“It doesn’t always help us to love the world, but it does prevent us from hating the world.”
Even since I was tiny, I’ve been a fast reader and so for me with books, the bigger the better. With a two hundred pager I’m absorbed into its world of thick, black type and spat back out again in a matter of hours. So when I came across Shantaram in the corner of an English book shop in Prague, in all it’s nine-hundred and forty four page glory, you could say it was easy to pick my next read.
Its length is daunting. If you were looking for light entertainment and a cheap, quick laugh I would suggest looking elsewhere. Shantaram weighed down my bag considerably for the week of bus journeys and train-rides that it accompanied me.

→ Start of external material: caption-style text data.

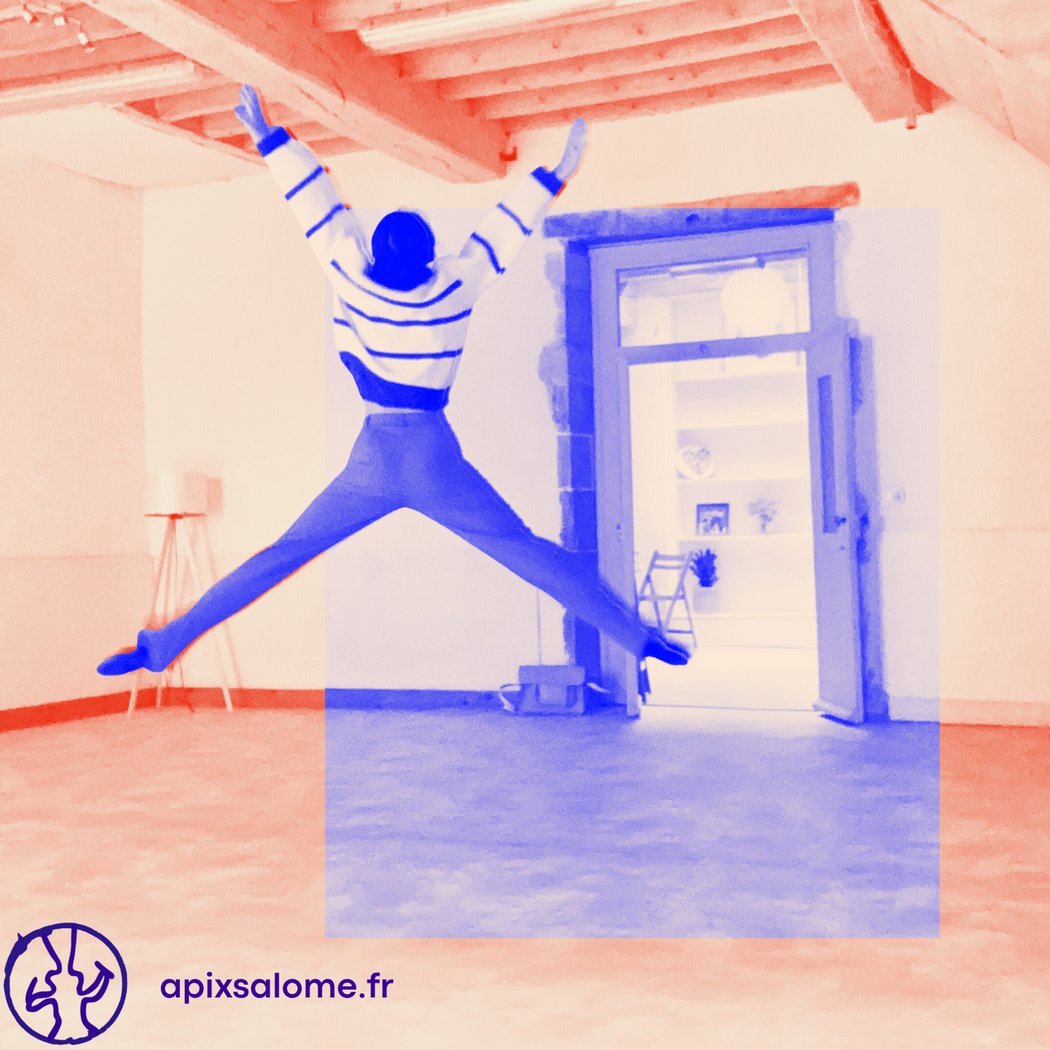 Apix Salomé, Course Theater 2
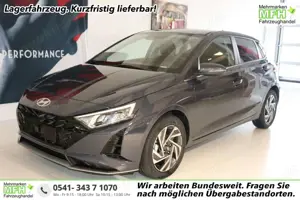 Hyundai i20 GO+ 1.2 MPI 58 kW (79 PS) Navigationssystem, Kl...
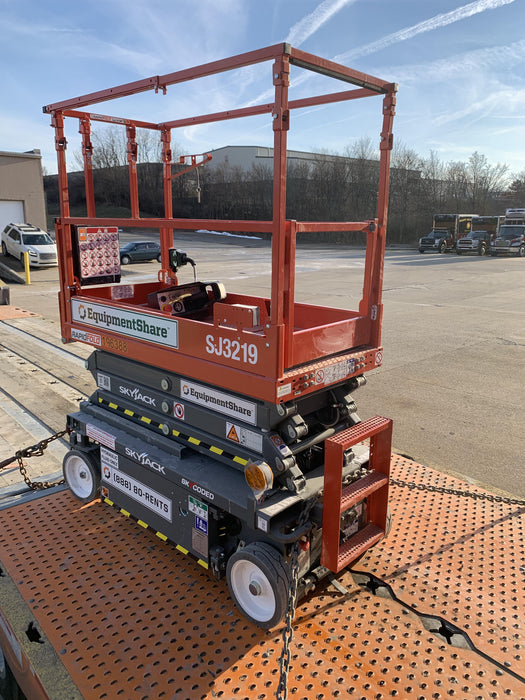 2021 SKYJACK SJ3219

It’s a somewhat memoir, an autobiography of sorts. The characters are mismatched, patchwork people, assembled from the memories of the author. But elaborated truth or not it is a beautiful world that Roberts creates. It’s simple language arranged in a way that draws you into his India so fully and completely that I found myself making mug after mug of chai on our stove so I truly could immerse myself in the four-dimensional experience.
Roberts has a clawed hold over your emotions but he isn’t clumsy with them. The tragic deaths of characters are not drawn out, lengthy, but short, sweet and all the more painful for it. He makes you feel everything all at once, its beautifully emotionally relatable despite the absurdity of the protagonist. I certainly never thought the word “relatable” would fall from my lips when talking about an ex-convict and heroin addict. But I think what I mean is that the narrative is quite simply a human account from the viewpoint of the extraordinary.
“I was a revolutionary who lost his ideals in heroin, a philosopher who lost his integrity in crime, and a poet who lost his soul in a maximum security prison.”
I hate to give away plots in a review so I’ll sum up the scenery that Roberts sets. Its narrated by Lin, an ex-convict fleeing the Australian authorities who seeks out India as a bustling melting pot of beggars, thieves, mafia, actors and lovers in which to suitably disappear. Led by an unlikely friend, Prabaker, Lin becomes enveloped in Bombay, an otherworldly unlikely utopia, where philosophical insight and just morality are served up from the unlikeliest of sources. Where you question the criminality of thieves and the happiness of rich men.
It contains some nuggets of pure gold life advice every couple of pages. They are understated and so all the more sweet. Usually dished out by those on the fringes of the slums or at the top of the criminal ladder, each one an unlikely source for philosophical insight.
“Anything that can be put in a nutshell should remain there”
If it fails to do anything else Shantaram fills you with an immense love for India, not romanticized but a gritty reality of simple love that flourishes in the most desolate poverty. It is powerful, insightful and thought provoking, however cliché. Roberts’ depictions of Bombay, a city of extremes, leave the air around you smelling of cardamom and dust long after you’ve closed its pages.
“The past reflects eternally between two mirrors -the bright mirror of words and deeds, and the dark one, full of things we didn’t do or say.”